100% Guaranteed Loans: What does the Chancellor’s Announcement mean for SMEs?
Chancellor of the Exchequer Rishi Sunak announced on Monday that the Treasury will begin to offer 100% guarantees on loans given to small businesses up to the value of £50,000. The Government will not, however, extend the offer to all loans offered under the Coronavirus Business Interruption Loan Scheme (CBILS), citing the need to balance the needs of small businesses with the risk to the tax payer.
The new extended guarantee system is designed to remove the risk to banks when loaning money and therefore speed up the approval rate of applications for small firms most in need of emergency cash. The loans also follow previous CBILS rules in that no interest will be charged for the first 12 months, although firms will now only have to prove their viability prior to the crisis, rather than post-Coronavirus; something which many struggled to do given the uncertain future ahead.
This is a hugely positive step in the short-term for small and micro businesses who are in desperate need of survival capital. For businesses with more than around ten employees, however, this is likely only to cover a month or two of expenditure and with no end in sight for lockdown, much more support will likely be needed. The CBILS has come under massive scrutiny both for who is guaranteeing the cash and the time it takes to process the payments.
This addition will undoubtedly save many businesses in dire need of funds, but it will not be a game-changer for most. This is especially true of early-stage loss making companies or those without the requisite three years trading. This is where private finance is going to be more important than ever. Investors are starting to realise that there are opportunities out there to support great businesses – sometimes at reduced cost. So, while debt may be more available than ever before, equity finance will remain a key route to saving firms from going under and, crucially, helping some to grow.

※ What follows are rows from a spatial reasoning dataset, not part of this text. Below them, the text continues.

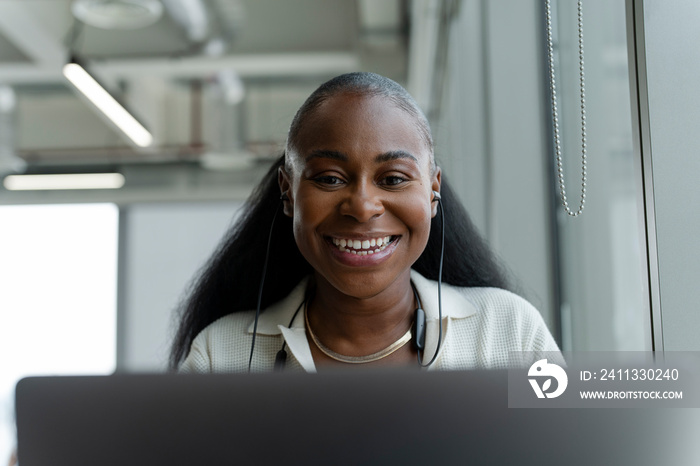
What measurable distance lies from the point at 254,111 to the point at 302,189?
6224 millimetres

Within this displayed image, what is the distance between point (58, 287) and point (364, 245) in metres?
6.58

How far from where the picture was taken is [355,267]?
1.22 m

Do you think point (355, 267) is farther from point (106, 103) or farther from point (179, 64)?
point (179, 64)

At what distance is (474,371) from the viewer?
2.16ft

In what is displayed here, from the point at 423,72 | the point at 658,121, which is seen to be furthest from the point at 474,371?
the point at 423,72

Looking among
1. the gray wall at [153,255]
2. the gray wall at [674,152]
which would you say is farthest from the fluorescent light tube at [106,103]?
the gray wall at [674,152]

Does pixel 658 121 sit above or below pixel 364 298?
above

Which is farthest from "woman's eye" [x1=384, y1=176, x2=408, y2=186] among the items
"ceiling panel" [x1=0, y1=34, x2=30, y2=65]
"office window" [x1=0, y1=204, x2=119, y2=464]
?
"office window" [x1=0, y1=204, x2=119, y2=464]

Private investors should continue to make use of other tax-efficient Government schemes – such as the Enterprise Investment Scheme – that are crucial to safeguard small firms in the UK. The EIS is one of the UK Government’s most successful initiatives in terms of driving investment into high-growth early-stage companies. It has helped produce some incredible business successes that otherwise may not have got off the ground due to the reluctance of banks to lend to these firms.